═════ Document passage
• Gallery Staff

PLP’s Covid-19 action plan revealed

Updated: Nov 16



Progressive Liberal Party Leader Philip “Brave” Davis, expanding on his criticisms of the Minnis administration’s handling of the COVID-19 pandemic, said the PLP has a sound plan to help.

Davis, speaking during a news conference at PLP Headquarters on Wednesday morning, shared the party’s COVID-19 Task Force plan to contain the spread of the coronavirus and to get the country moving on the right path to economic recovery.

“Test, trace, isolate – that's how we stop the virus from spreading,” asserted Davis, who again labelled the way the virus has been handled and the subsequent economic dive being experienced as a failure of the current government.

Confirmed COVID-19 numbers for the country have surpassed the 5,100 with nearly 4,000 of those cases being recorded on New Providence – the country’s main economic hub - alone. More than 100 people have died from the virus.

PAHO/WHO representative in The Bahamas Dr. Esther de Gourville said, in a statement on Tuesday, The Bahamas’ COVID-19 outbreak presents a risk both to national and international public health – a statement that does not bode well for a nation dependent on tourism.

According to the PLP’s plan, an expansion of testing centres throughout the country and offering widespread testing for free, using both the PCR molecular and rapid antigen tests, will help health officials catch more cases, and give more opportunities to stop transmission.
══════════
## Tasks and exercises
• 1. List every figure the article on the PLP's COVID-19 action plan gives for confirmed cases or deaths in the country.
• 2. Write the next part of the article on the PLP's COVID-19 action plan, starting after its last sentence.
═════ Entries shown
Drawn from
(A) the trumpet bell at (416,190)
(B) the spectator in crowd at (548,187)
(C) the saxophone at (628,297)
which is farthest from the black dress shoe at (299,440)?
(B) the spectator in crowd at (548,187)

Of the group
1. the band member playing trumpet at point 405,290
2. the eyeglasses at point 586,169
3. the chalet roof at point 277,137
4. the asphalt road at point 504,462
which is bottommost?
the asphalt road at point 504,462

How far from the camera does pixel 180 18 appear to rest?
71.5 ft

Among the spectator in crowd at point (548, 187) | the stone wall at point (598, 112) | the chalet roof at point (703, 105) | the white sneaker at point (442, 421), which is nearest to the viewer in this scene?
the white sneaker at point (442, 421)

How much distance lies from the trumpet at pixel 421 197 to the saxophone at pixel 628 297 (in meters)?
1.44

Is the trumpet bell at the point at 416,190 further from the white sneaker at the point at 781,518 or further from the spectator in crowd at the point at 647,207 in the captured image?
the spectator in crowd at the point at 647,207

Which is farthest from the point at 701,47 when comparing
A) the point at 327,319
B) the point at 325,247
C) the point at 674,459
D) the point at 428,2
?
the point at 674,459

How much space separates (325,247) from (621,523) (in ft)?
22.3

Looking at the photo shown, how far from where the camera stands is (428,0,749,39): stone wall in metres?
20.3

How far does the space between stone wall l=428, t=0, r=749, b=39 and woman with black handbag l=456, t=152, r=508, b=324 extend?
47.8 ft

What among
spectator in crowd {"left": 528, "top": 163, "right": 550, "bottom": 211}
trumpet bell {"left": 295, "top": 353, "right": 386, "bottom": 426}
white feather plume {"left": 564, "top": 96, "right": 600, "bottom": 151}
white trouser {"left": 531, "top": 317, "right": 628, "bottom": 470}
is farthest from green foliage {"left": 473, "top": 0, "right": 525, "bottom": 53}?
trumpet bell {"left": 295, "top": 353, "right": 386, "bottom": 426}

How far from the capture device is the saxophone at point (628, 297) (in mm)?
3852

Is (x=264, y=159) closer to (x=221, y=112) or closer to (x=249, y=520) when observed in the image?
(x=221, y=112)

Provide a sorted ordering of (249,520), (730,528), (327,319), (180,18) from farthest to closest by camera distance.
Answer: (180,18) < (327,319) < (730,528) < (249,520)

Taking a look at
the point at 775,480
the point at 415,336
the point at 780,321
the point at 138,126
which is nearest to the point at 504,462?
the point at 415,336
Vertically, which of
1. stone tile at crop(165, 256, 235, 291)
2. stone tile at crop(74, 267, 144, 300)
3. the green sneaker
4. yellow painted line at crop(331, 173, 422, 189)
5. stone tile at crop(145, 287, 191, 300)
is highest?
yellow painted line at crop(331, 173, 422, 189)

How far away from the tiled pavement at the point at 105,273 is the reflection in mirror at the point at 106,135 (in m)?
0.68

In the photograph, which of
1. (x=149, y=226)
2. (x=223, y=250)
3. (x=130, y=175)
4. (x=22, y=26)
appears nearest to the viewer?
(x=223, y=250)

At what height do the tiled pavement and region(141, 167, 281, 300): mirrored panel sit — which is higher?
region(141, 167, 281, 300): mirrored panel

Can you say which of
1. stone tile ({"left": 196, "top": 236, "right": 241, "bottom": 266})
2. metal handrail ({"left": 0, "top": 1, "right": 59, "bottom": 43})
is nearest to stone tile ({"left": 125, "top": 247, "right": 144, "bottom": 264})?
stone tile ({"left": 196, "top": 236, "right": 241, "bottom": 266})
══════════
## Answers for the exercise
• 1.
- More than 5,100 confirmed COVID-19 cases nationwide
- Nearly 4,000 of those cases on New Providence
- More than 100 deaths from the virus

• 2.
The PLP leader, who has had his own up close and personal experience with COVID-19, having been diagnosed in late August, noted that the PCR tests, which remain the gold standard for testing COVID-19 infections, look for genetic material from the virus, while the rapid antigen tests look for the proteins that live on the virus’ surface and can be processed within 30 minutes.

“One reason COVID is so tough to defeat is because it can be spread by people who do not have symptoms and by people before they develop symptoms. In fact, the one or two days before people develop symptoms is when they are thought to be most infectious, so a testing programme that focuses on people with symptoms misses a lot of positive cases and that is what is happening here,” Davis explained.

Noting that record numbers of Bahamians are struggling to pay their bills, Davis also said it is “immoral” and “short sighted” to ask them to bear the cost of testing and added that the government should offer testing free of charge to anyone who may be concerned that they have been exposed to the virus.

“Bahamians want to do the right thing. Bahamians want to protect themselves, and their families, and their coworkers. Let's make it easier to do so. We need free testing,” he said.

He reiterated his call for a ramp up of contact tracing, suggesting that scores of Bahamians, now unemployed because of the health crisis, can be trained and utilized to build an army of contact tracers.

“Many Bahamians who have tested positive have reached out to me to let me know they were never asked for their contacts. I know the contact tracers are working hard, let’s give them reinforcements. A lot of Bahamians are out of work, and we have a very long and very big and very urgent job that needs to be done.”


“Let's hire and train more Bahamians to trace contacts and offer their fellow citizens support and information. Let’s trace and test the contacts of all those who test positive and let’s do it quickly, in time to make a difference; in time to break the chain of transmission,” he said.

“There are a lot of reasons to be hopeful,” he added, noting that across the world scientists are working to learn more about the virus and how to treat it.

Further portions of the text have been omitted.